Chapitre Deux

En réalité, l’accent est russe – tout le monde sait au moins cela à propos de notre directeur général, tout reclus qu’il soit. Et son pays d’origine est peut-être la raison pour laquelle il s’est adressé à moi de manière aussi formelle. J’ai entendu dire qu’en Russie, on utilisait souvent le vous pluriel et les patronymes, à la fois en signe de respect et pour séparer les amis proches des inconnus.

Miss Pack est un équivalent convenable, si ce n’est que j’ai l’impression d’être Miss Pac-Man : en forme de boule et gourmande de petits beignets tout ronds. Entre parenthèses, ce jeu n’aurait-il pas plutôt dû s’appeler Pac-woman, ou Miss Pac ? En fait, non, heureusement qu’il ne s’appelle pas Miss Pac ; ça ressemble trop à mon nom, et on s’est déjà bien assez moqué de sa consonance à l’école.

C’est alors que tout le sang quitte mon visage.

Il nous a peut-être entendues, Ava et moi.
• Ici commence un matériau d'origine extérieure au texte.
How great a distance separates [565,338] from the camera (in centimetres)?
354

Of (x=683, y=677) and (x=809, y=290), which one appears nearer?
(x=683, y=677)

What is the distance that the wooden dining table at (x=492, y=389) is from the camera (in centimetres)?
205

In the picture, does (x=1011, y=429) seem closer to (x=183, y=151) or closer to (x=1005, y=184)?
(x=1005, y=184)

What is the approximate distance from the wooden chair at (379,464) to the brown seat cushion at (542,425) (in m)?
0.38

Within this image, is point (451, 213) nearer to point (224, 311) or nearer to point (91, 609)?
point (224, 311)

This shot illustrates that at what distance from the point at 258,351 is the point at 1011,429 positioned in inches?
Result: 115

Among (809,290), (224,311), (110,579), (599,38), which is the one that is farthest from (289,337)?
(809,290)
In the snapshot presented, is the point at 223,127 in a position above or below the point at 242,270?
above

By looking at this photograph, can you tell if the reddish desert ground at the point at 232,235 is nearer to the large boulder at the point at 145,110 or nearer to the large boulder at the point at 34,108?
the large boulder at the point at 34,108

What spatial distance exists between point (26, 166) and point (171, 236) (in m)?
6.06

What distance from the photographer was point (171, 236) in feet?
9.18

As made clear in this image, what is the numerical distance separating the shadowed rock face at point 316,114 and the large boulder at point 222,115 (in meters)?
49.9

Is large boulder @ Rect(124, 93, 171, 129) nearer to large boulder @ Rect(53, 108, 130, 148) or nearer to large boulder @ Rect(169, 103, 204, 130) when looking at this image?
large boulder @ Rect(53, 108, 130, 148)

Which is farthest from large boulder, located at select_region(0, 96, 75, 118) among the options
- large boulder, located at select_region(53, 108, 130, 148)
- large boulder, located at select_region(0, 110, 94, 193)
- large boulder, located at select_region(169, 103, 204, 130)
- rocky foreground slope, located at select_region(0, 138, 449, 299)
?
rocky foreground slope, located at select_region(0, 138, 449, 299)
Quelle était la dernière…

Je réalise qu’il plane soudain au-dessus de moi, les mains tendues, comme Nosferatu.

Il a dû utiliser sa vitesse de vampire surnaturelle pour bondir de derrière son bureau et foncer en avant sans que mon cerveau puisse enregistrer ses mouvements.

Mince. Depuis combien de temps suis-je plantée là, à ignorer sa main tendue ? Et comment est-ce arrivé, d’abord ? Comment Vlad l’Empaleur peut-il être Sexy McTénébreux ? Toutes les rumeurs à propos de cet homme ont omis un détail crucial : ce mec est splendide !

— Vous allez bien ? demande l’Empaleur, son accent un peu plus fort.

Oups, je suis en train de le reluquer, maintenant. Et je continue de l’ignorer. Rassemblant mon courage, je tends le bras et serre sa main beaucoup plus grande que la mienne.

Par mes œstrogènes !

Mon rythme cardiaque accélère et un sursaut d’énergie orgasmique se propage dans tout mon corps, réveillant un nid de papillons fébriles dans mon estomac avant d’aller s’installer quelque part, encore plus profondément.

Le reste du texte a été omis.